Великая Отечественная не вестерн, а поля сражений к примеру под Курском не прерии. Хотя речь шла о противопыльных масках в первые дни войны, т.е. на приграничных территориях Брест, Львов, Минск и т.д., где степей не наблюдается. Ну а паруса над танками, это вообще песня.
Я вот думаю, это каким надо быть долб.....м, что бы гонять над фронтом самолеты, груженые дырявыми бочками и ложками? У меня дед воевал. Пулевое ранение было. Ложкой – ни одного… Не помер бы, спросил бы сейчас, какие там танки со штандартами в атаку на нас ходили… Для орудийных расчетов на них прицельных планок нарисовано не было?

----------


## Numb

По поводу масок и парусов ничего не скажу, а конные подразделения в первые месяцы войны с СССР в составе германской армии были и в боевых действиях против советской армии участвовали. Причем, приписаны кавалеристы были к моторизованым частям, т.е., воевали именно что совместно с танками. Есть книжка: "Кавалерийские части Германии и её союзников во Второй мировой войне". Написана наукообразно, но насколько серьезна с исторической точки зрения - не знаю.
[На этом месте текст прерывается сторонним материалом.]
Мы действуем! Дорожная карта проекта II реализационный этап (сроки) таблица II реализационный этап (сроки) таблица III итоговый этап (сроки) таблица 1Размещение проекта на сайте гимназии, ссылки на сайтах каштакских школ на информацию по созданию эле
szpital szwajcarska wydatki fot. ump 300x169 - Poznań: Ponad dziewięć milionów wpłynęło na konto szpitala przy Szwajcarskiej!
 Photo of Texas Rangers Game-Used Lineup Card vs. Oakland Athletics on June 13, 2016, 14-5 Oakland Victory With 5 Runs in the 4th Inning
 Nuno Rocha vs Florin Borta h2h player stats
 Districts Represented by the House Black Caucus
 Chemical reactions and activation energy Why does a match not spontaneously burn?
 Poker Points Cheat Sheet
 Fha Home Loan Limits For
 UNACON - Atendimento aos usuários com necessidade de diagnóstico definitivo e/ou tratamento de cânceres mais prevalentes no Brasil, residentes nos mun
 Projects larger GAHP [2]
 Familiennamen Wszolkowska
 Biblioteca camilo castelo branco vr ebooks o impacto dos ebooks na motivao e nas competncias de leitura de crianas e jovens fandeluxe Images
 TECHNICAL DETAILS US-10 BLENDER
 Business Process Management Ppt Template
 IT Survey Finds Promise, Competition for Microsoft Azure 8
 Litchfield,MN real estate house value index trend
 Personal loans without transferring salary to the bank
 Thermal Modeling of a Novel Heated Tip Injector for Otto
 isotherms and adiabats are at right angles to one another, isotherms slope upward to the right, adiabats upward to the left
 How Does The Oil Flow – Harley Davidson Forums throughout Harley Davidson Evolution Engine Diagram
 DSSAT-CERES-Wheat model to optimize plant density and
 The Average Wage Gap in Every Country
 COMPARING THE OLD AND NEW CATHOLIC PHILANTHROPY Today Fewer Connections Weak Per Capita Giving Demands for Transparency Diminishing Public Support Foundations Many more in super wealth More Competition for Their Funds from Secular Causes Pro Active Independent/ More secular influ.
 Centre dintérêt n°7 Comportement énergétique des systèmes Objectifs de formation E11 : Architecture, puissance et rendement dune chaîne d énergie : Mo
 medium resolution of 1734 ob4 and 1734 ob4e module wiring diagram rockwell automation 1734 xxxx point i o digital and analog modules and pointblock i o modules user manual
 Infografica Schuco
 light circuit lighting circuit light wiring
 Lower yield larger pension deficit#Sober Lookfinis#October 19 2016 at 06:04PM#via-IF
Сведения оттуда.

----------


## DVi

Кавалерия в Великой Отечественной Войне

----------


## SDA

даже шварц в красной жаре лучше выглядит, а-ля Вархаммер  :Smiley:   :Smiley:  в общем народ т.е. "ущербные люди" по Михалкову отрываются в блогах http://community.livejournal.com/war...age=2#comments
кавалеристы в пыльных масках, однозначно http://img196.imageshack.us/img196/2228/87407221.jpg

----------